The Role Of The Leadership Team In Advancing DEI

24th Jul 2023

Leaders inspire their teams, create a shared sense of purpose, and drive meaningful change which encourages others to follow suit. So there’s no questioning why leadership plays one of the biggest roles in advancing DEI. 

Leaders are the ones who set the clear vision and commitment to create an inclusive culture, recruit and retain diverse talent, and create equitable policies. They measure progress, and collaborate with stakeholders to make sure that inclusivity is top of the list when it comes to hiring and recruitment. 

But DEI is a topic that leaders have a sense of fear towards, why? They don’t want to get it wrong. 

So we’re here to simplify it in an easy to follow six step process; with this knowledge you’ll be able to confidently take that leap towards being a more inclusive workplace. 

1) Set your vision 

A clear vision is key - leaders need to align their vision with the company's values and long-term objectives. It should not only include the representation of diverse individuals but also the promotion of an inclusive culture where all employees feel valued, respected, and have equal opportunities for growth and success. 

Communicate your commitment to DEI - leadership must consistently and transparently communicate their commitment to DEI. This involves sharing the rationale behind your vision, emphasising its importance, and clearly stating the expected behaviours and actions that align with it. 

Create measurable goals - leaders must translate the DEI vision into measurable goals and objectives. Set specific, achievable, and time-bound targets. These goals can include improving representation at different levels of the business, implementing bias-free hiring practices, supporting diversity though your supply chain, or promoting inclusive leadership behaviours. 

2) Build an inclusive culture

An inclusive culture starts from the top down - it all begins with leaders actively demonstrating their commitment to DEI through their actions, decisions, and interactions. You must lead by example, treating all individuals with respect and providing equal opportunities for growth and development. 

Promote open communication - whether it's through meetings, forums, or focus groups dedicated to DEI discussions. leaders should encourage open dialogue around DEI topics. Create safe spaces where employees can openly discuss their experiences, perspectives, and concerns without fear of negative consequences or judgement. 

Implement training and development - this might include diversity awareness workshops or unconscious bias training. These initiatives have the power to help employees recognise and challenge their biases, gain a deeper understanding of diverse experiences, and build empathy towards others.

+++

DIRECTIVES:
#1 Answer the following questions using the article on leadership and DEI:
(a) What reason does the article on leadership and DEI give for leaders' fear of the topic?
(b) What two kinds of training does it list under "Implement training and development"?
(c) What three qualities should the targets set under "Create measurable goals" have?
#2 Summarize the article on leadership and DEI in two sentences.

+++

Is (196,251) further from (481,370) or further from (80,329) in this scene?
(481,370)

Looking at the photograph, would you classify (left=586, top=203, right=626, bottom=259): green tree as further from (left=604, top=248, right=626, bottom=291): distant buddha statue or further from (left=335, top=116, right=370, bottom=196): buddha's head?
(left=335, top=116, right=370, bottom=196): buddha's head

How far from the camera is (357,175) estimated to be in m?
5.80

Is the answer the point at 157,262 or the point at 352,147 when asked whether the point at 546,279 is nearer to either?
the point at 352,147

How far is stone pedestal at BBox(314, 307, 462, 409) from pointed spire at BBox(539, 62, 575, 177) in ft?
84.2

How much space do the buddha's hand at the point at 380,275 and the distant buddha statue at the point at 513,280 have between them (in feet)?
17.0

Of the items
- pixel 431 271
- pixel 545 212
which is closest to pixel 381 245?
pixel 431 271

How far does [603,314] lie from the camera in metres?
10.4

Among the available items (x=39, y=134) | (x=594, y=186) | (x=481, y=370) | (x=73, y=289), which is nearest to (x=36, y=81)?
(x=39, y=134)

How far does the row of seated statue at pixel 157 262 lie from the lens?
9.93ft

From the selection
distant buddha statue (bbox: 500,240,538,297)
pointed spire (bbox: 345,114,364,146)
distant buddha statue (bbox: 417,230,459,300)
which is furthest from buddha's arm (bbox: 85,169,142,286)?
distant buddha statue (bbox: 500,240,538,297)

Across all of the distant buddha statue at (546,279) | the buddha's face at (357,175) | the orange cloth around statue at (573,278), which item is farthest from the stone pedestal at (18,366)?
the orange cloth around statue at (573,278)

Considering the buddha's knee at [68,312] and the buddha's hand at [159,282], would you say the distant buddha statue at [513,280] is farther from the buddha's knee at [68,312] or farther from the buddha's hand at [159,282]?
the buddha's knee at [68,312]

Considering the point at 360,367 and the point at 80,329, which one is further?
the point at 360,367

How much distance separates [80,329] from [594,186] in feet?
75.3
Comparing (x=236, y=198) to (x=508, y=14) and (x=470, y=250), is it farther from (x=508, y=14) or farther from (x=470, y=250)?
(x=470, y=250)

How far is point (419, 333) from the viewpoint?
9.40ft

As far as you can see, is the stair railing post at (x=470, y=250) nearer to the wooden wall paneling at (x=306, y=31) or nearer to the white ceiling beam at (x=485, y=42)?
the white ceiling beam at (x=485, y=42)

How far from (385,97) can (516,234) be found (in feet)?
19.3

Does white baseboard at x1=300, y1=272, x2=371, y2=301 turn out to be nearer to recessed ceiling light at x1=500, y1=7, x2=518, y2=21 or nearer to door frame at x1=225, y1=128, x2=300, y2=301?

+++

WRITTEN RESPONSES:
#1
(a) They do not want to get it wrong.
(b) Diversity awareness workshops and unconscious bias training.
(c) They should be specific, achievable, and time-bound.

#2 The article holds that leadership plays one of the biggest roles in advancing DEI, notes that leaders fear getting it wrong, and offers a six-step process to help them act with confidence. Its first two steps call for setting a clear vision backed by communicated commitment and measurable goals, and for building an inclusive culture through leading by example, open communication, and training.